What encouragement do you have for young people who already feel politically burned out?

It’s important to keep in mind your motivations. Political engagement can be difficult, especially for younger people who have grown up in a digital environment and a culture of customer service and responsiveness. If I donated $50 to Charity Water right now, they’d send me a GPS feed where I could watch a live camera of a well that my money helped support. I could literally see people drinking water from the well my contribution made possible.

You will rarely know whether your actions, like showing up at a school board meeting, writing a letter, or having a conversation, made a difference. If you are engaging in politics for the desire of that kind of credit, you will burn out quickly. Before burning out, you may go through a period of seeking certainty about the value of your contribution.

Christians engage in politics because we care about people. God loves people, and we love people too. We know political decisions greatly impact our neighbors, particularly the most vulnerable and disinherited. Whether the political system gives us affirmation or not, we are seeking to steward the limited responsibility we have in a loving way toward our neighbors. As citizens, we do not choose to have political responsibility; we already have it. The only choice we have is what to do with it.

I want that to be encouraging. As my friend Tyler Wigg Stevenson wrote in his book about a decade ago, the world is not ours to save. Taking responsibility for political outcomes can lead to a soul-crushing place. Instead, try to be faithful with what you have. Keep the means in mind, not just the end, because for Christians, faithfulness is both the means and the end. Always keep learning and keep your political engagement practical.

Many young people feel burned out by politics, but they aren’t actually engaging in politics.
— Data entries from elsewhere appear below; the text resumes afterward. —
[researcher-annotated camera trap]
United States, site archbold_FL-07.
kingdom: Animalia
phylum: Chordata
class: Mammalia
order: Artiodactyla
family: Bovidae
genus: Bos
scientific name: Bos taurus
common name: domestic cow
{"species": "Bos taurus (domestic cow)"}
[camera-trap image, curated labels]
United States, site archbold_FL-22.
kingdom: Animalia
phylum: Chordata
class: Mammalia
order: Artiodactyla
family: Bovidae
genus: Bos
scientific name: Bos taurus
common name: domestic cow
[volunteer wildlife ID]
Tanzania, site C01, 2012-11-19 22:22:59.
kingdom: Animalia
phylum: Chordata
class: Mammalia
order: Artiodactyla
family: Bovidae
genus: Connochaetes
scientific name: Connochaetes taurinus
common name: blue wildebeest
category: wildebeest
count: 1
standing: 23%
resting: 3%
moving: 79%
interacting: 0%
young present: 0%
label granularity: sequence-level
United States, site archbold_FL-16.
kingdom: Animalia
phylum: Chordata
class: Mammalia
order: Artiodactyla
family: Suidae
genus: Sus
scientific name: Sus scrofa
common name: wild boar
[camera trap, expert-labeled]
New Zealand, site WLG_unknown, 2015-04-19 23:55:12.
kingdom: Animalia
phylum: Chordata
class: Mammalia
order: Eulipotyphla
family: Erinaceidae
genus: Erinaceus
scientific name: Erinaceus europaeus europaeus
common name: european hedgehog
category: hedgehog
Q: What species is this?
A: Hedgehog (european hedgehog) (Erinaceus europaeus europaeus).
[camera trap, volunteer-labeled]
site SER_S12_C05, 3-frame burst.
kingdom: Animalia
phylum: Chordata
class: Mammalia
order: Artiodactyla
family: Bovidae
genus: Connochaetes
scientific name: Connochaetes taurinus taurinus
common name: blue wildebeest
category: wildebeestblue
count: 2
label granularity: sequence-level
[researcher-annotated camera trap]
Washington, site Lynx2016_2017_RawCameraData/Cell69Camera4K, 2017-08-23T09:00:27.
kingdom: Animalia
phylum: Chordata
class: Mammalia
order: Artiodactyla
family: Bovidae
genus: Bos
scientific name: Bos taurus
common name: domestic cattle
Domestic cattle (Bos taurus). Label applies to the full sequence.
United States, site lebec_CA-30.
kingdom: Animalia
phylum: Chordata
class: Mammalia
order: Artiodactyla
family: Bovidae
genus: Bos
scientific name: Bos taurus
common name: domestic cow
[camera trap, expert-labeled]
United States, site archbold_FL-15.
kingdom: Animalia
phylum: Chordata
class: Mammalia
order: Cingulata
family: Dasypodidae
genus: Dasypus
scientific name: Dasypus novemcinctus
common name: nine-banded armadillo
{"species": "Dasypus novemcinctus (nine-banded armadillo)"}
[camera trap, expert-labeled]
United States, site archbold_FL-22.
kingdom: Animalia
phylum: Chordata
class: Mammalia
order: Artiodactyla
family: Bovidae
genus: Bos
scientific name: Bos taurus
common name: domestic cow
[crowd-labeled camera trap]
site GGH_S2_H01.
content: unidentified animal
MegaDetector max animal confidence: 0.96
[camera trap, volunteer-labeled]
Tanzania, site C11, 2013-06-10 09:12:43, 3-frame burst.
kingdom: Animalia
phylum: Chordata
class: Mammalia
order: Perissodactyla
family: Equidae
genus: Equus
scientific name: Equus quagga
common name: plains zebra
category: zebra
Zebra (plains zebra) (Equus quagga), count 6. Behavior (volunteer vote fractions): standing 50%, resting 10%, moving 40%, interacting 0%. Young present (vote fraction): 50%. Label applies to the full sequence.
They say they’re burned out from watching cable news, scrolling through their newsfeed, and arguing online. Getting in arguments online is rarely, if ever, politics.

A lot of people are burned out and apathetic toward our political culture without ever participating in our political system. One of the most encouraging and invigorating things you can do is to focus on a specific issue and a particular aspect of our political system you can personally engage in. By doing the work, the political culture will become less oppressive and wearing.